Thomas Balmès’ pseudo- documentary will never be accused of false advertising. Lacking narrative, dialogue or really anything that a reasonable person might expect when plunking down 10 bucks to see a movie, Babies is just a lot of shots of babies acting like … babies.
They coo, they warble, sometimes they cry. End of plot synopsis.
Spending a year or so following four tots from Mongolia, Namibia, Tokyo and San Francisco, the movie just shows kids doing what they do. I guess the multiple locations are meant to hint at some sort of universal truth, like perhaps that cultural and geographic differences don’t matter all that much when you’re a barely sentient newborn. This rainbow coalition of cute kids behave fairly identically. They’re all adorable until they get hungry or have to go to the bathroom. They’re also kind of boring.
See, there’s the rub. If you happen to personally know the kid, or even the parents, then children can provide untold wonders of fascinating minutiae as they go about their uneventful day-to-day activities. When my nephew first arrived, we’d all just stare at him for hours on end in such rapt fascination that my sister coined the phrase, “Watching Brandon TV.” Spending time with a baby you know is a moment-to-moment journey of miraculous discovery.

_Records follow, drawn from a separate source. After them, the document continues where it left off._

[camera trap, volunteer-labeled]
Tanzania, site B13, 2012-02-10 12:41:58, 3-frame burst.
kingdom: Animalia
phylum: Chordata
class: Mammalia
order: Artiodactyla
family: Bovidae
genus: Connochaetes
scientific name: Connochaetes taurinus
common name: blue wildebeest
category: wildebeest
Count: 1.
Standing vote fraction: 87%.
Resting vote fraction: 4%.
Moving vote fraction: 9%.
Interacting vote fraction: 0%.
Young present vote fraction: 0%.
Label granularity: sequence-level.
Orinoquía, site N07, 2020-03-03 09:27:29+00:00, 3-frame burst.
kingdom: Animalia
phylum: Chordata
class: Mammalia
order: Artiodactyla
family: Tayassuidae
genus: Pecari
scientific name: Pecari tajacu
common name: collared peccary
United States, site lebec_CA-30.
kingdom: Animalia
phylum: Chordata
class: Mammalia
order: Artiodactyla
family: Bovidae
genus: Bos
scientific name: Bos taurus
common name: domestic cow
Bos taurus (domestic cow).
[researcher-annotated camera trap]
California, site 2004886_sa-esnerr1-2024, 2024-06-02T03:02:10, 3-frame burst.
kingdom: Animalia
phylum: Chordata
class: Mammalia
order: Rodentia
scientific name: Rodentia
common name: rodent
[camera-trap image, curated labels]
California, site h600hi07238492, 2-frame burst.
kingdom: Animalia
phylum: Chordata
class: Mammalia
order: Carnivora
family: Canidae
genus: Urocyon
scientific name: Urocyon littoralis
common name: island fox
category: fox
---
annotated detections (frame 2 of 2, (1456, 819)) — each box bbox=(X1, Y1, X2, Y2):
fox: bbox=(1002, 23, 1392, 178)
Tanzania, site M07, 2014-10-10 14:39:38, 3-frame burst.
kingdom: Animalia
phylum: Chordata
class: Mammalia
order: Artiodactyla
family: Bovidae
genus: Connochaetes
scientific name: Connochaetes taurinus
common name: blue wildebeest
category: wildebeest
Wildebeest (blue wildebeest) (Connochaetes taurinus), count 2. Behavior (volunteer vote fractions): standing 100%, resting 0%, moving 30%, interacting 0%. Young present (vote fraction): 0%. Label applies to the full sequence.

But when it’s a stranger, who gives a shit?
There’s nothing duller than watching somebody else’s home videos, even if you enjoy their company. Babies ups the ante considerably, by including a Bay Area couple who’s pretty much impossible to like. Mom’s strutting around all the time topless for no discernable reason. (The MPAA granted his film a PG “for maternal nudity,” which I think must be a first in the history of the ratings board.) Their kid seems to be the only one with any common sense, frantically crawling away and pounding at the exit door during a baby yoga class, where everybody’s singing a dippy song about how the Earth is their real mother. Sadly, that’s as close to conflict as we ever get.
This isn’t a movie. It’s a screensaver.